松井 先ほどまで(インタビュー前まで)練習していたのですが、そこでもピッチクロックの話はしていましたね。シーズン中は意識しようと思っても、なかなか難しくて。どうしても日本のバッターは間合いを長くとってしまうので、僕が早く投げたくてもこちらを見てくれず、うまくはいきませんでした。メジャーでは違反をしたらピッチャーはボール、バッターはストライクがコールされます。だからバッターも早く構えると思うので、行ってみて慣れていくしかないかなと思っています。

――メジャー挑戦は田中将大投手と自主トレをする中で芽生えてきた思いですが、現実的に意識し始めたのはいつごろだったのでしょうか。

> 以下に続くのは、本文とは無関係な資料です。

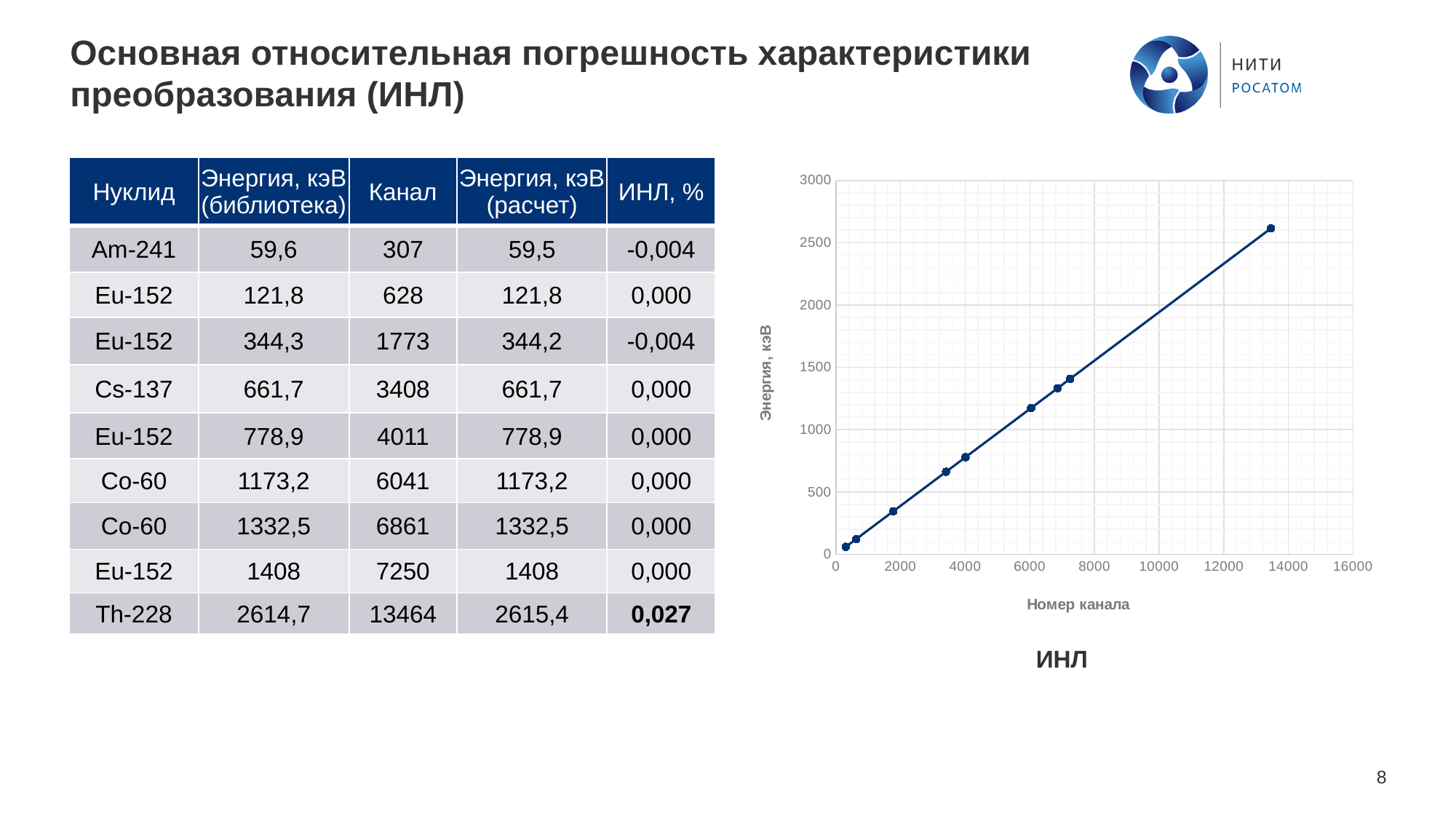
Is the energy value of the point plotted near channel 3400 greater or less than 500? greater What kind of chart is shown on the right side of the slide? line chart Is the energy value of the point plotted near channel 7250 greater or less than 1500? less Is the energy value of the rightmost plotted point (near channel 13464) greater or less than 2500? greater What is the maximum value shown on the y axis of the chart? 3000 Do the plotted energy values rise or fall as the channel number increases along the x axis? rise How many data points are plotted on the chart? 9 What is the title of the x axis of the chart? Номер канала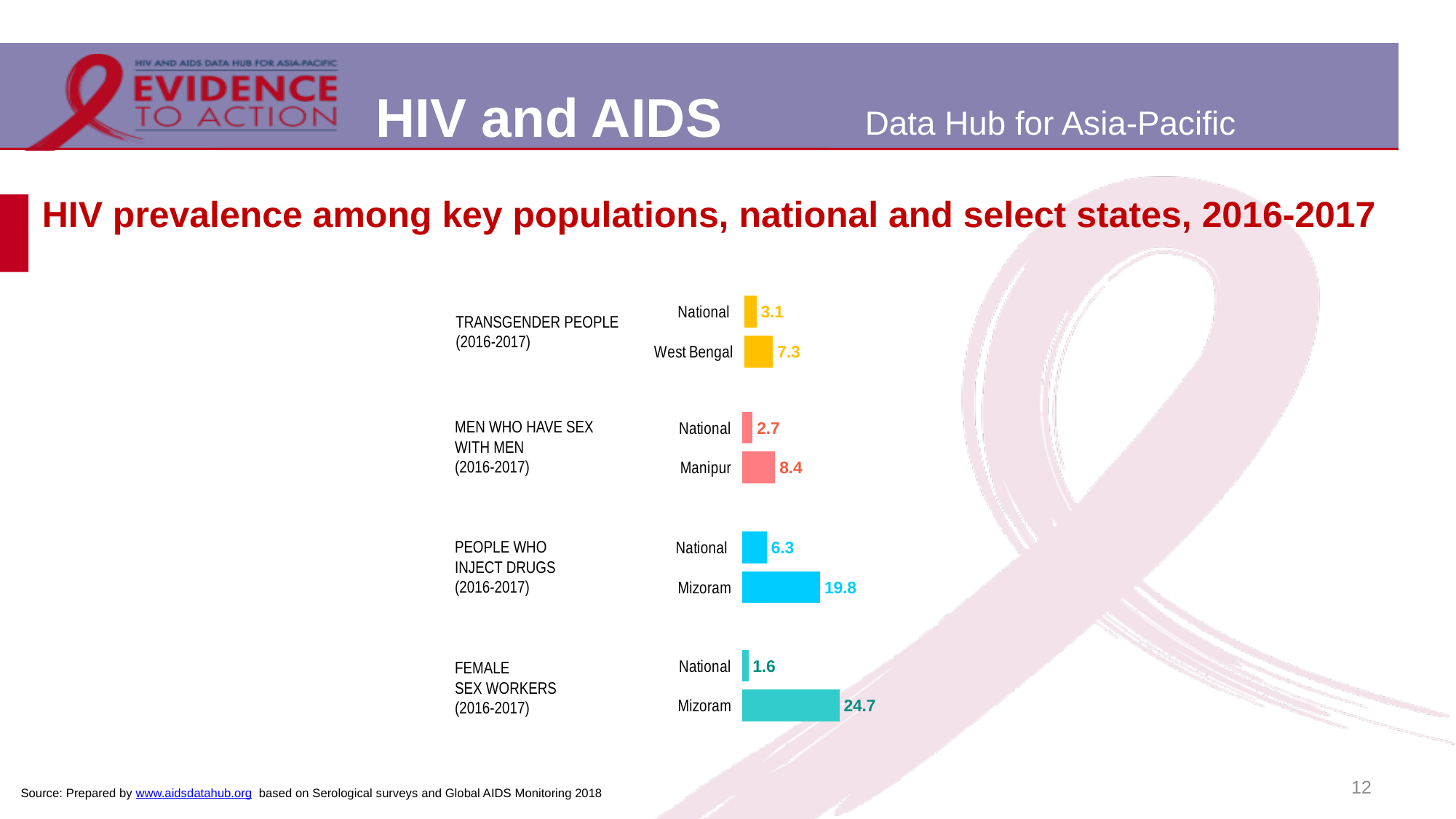
What is the national HIV prevalence among female sex workers? 1.6 Which bar on the chart has the highest value? Female sex workers, Mizoram (24.7) What is the HIV prevalence among people who inject drugs in Mizoram? 19.8 What is the difference between the Manipur and national HIV prevalence among men who have sex with men? 5.7 What is the national HIV prevalence among men who have sex with men? 2.7 What colour are the bars for people who inject drugs? Blue Which is larger: the national HIV prevalence among transgender people or among people who inject drugs? People who inject drugs (6.3) Which bar on the chart has the lowest value? Female sex workers, National (1.6) How many bars are plotted on the chart in total? 8 What is the HIV prevalence among transgender people in West Bengal? 7.3 What is the difference between the Mizoram and national HIV prevalence among people who inject drugs? 13.5 What type of chart is shown on the slide? Bar chart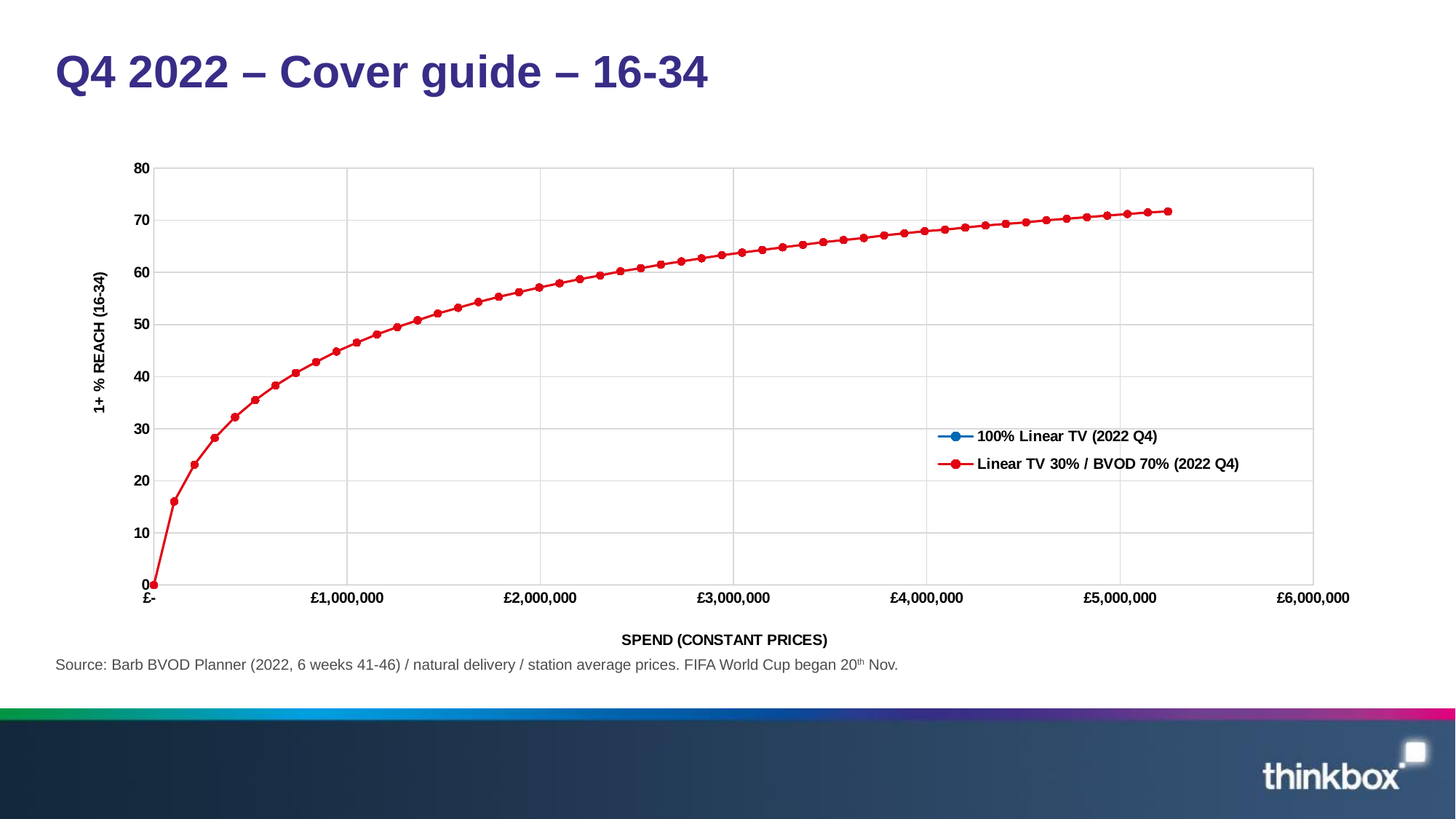
Is the 1+ % reach for the Linear TV 30% / BVOD 70% (2022 Q4) series at £1,000,000 spend greater or less than 40? greater Is the 1+ % reach for the Linear TV 30% / BVOD 70% (2022 Q4) series at £3,000,000 spend greater or less than 60? greater Is the 1+ % reach for the Linear TV 30% / BVOD 70% (2022 Q4) series at £2,000,000 spend greater or less than 50? greater How many series does the legend list? 2 Does the 1+ % reach rise or fall as spend increases along the x axis? Rises What is the 1+ % reach for the Linear TV 30% / BVOD 70% (2022 Q4) series at a spend of £-? 0 Which series is drawn in red in the legend? Linear TV 30% / BVOD 70% (2022 Q4) What is the title of the chart's x axis? SPEND (CONSTANT PRICES) What kind of chart is shown on the slide? Line chart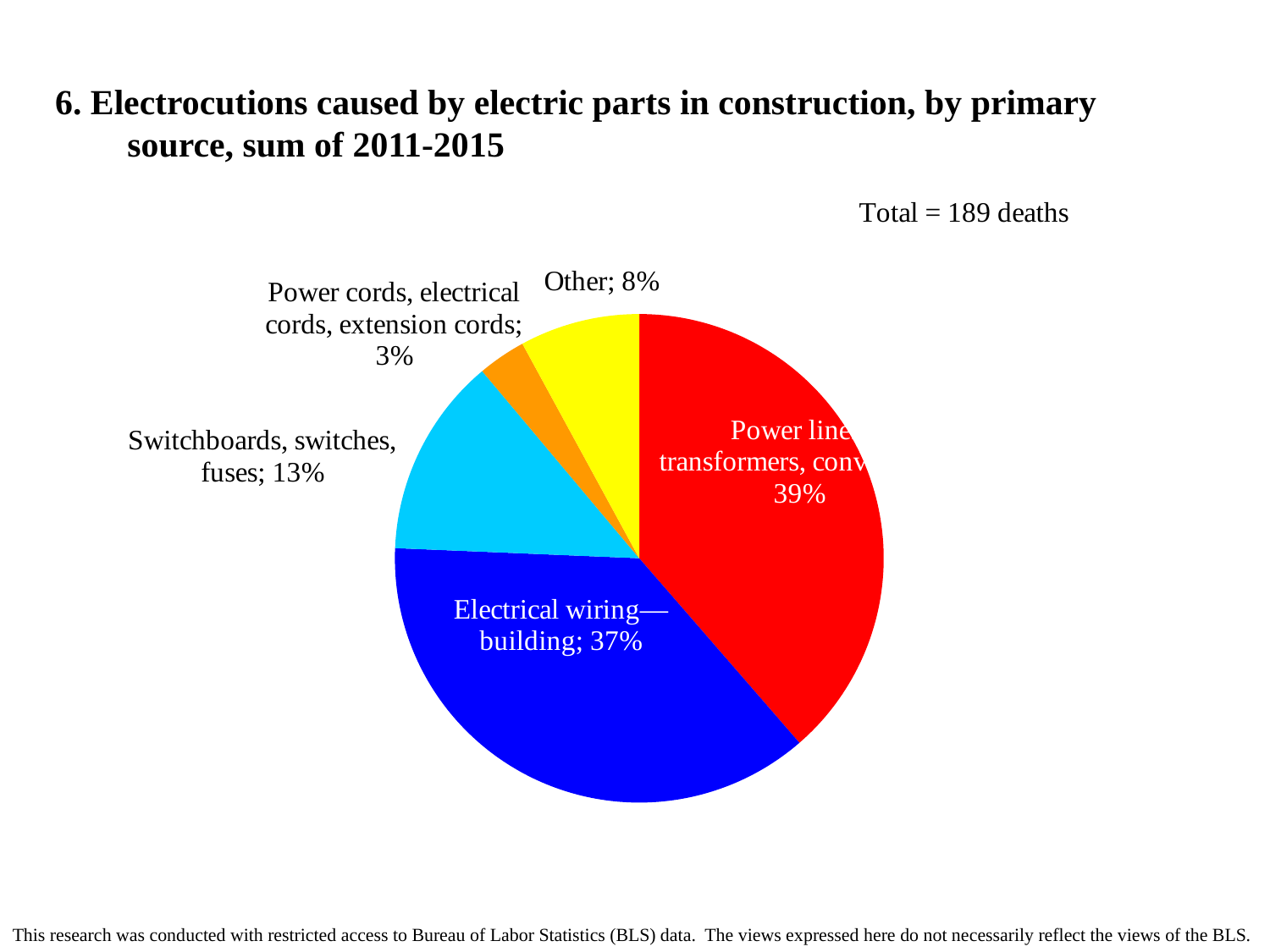
What percentage is shown for the Other slice? 8% Which slice of the pie is the smallest? Power cords, electrical cords, extension cords What percentage is shown for the red slice (Power line, transformers...)? 39% What kind of chart is shown on the slide? Pie chart What is the difference in percentage points between Electrical wiring—building and Switchboards, switches, fuses? 24 percentage points What percentage is shown for Switchboards, switches, fuses? 13% Which is larger, the Other slice or the Power cords, electrical cords, extension cords slice? Other Which slice of the pie is the largest? Power line, transformers (red slice), 39% What share of the pie does the Electrical wiring—building slice represent? 37% What total number of deaths does the slide state for the chart? 189 deaths What percentage is shown for Power cords, electrical cords, extension cords? 3% How many slices does the pie chart have? 5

松井 19年オフに結んだ契約のときに、球団の方には伝えていました。20年は先発として投げていましたが、そのときには日数が足りなくて(海外)FA権の取得が1年遅れてしまったんです。FA権が取得でき次第、挑戦したいという思いだったので、そのあたりからは強く意識していましたね。

――シーズン後はワールド・シリーズも見に行ったとのことで、目の前で見て、気持ちは高まりましたか?

松井 そうですね。やっぱり球場の雰囲気がいいなと思いました。もちろん楽天モバイルパーク宮城も野球だけではない楽しさもあり、魅力的な球場だと感じていますが、アメリカではみんなが野球を見に来ている、という感じ。すごくそこに対する情熱といいますか、見る人たちが情熱を注いでいるというのが客席にいても分かりましたね。

――この10年間で一番成長できたなと思う部分はどこでしょう。

松井 あらゆるポジションで投げさせてもらったので、多くのことが経験できたと思っています。試合数も501試合投げさせてもらって、先発も中継ぎも抑えもしました。その中で勝ち試合、負け試合とありましたし、チームとしていい年が少なかったと言いますか、優勝がなかったのが心残りですけど、楽天だから経験できたことがたくさんあるなと。あらためてドラフトでこのチームに導いてもらって本当に良かったなと思っています。

――10年間の経験を経て、メジャーではどのような姿を思い描いていますか。

松井 僕が先発でやると言ったら、さすがに違うだろってなるでしょ(笑)。もちろん救援で頑張っていきたいと思っています。

――目指すところはクローザー?

松井 最終的にそうなれればいいですけど、まずはレベルの高い場所なのでしっかり自分の居場所というのを力で勝ち取れるように準備をして、結果を出せればいいなと思います。

――自分が思い描いているクローザー像にまだ足りない部分があるとすれば、どこになるのでしょう?

松井 コントロールが良くないですし、数字も積み上げれば積み上げるほど信頼を勝ち取れると思っているので、完成形はないと思っています。もっともっと高い目標を描いて近づいていかないといけないですし、ピッチャーとして人として成長していきたいと思っています。

――新たなステージに挑戦する2024年。意気込みを聞かせてください。

松井 環境が変わるので、まずはしっかり適応すること、そしてしっかりメジャーの環境で自分の力を発揮できるような準備をすること。その中で自分の力をしっかり出して、居場所を勝ち取り、離脱せず1年間できればなと思います。また、相手との勝負なので行ってみないと分からない部分も多いですが、今自分が持っているものを駆使して結果を出していきたいです。それを積み上げていくだけですから。

――最後にファンへのメッセージをお願いします。

松井 楽天ファンの皆さんには10年間応援してもらい、感謝の気持ちしかないです。楽天の試合の傍ら、どこかで僕のことも応援してくれたらうれしいなと思います。


PROFILE
まつい・ゆうき●1995年10月30日生まれ。174cm74kg。神奈川県出身。左投左打。桐光学園高から2014年ドラフト1位で楽天入団。2年目から抑えを任され、3年連続で30セーブ以上をマーク。以後、パ・リーグ屈指の抑えとして活躍。23年は200セーブ&500試合登板を達成し、19、22年に続いて3度目の最多セーブに輝いた。海外FA権を取得し、24年からはメジャーへ活躍の場を移す。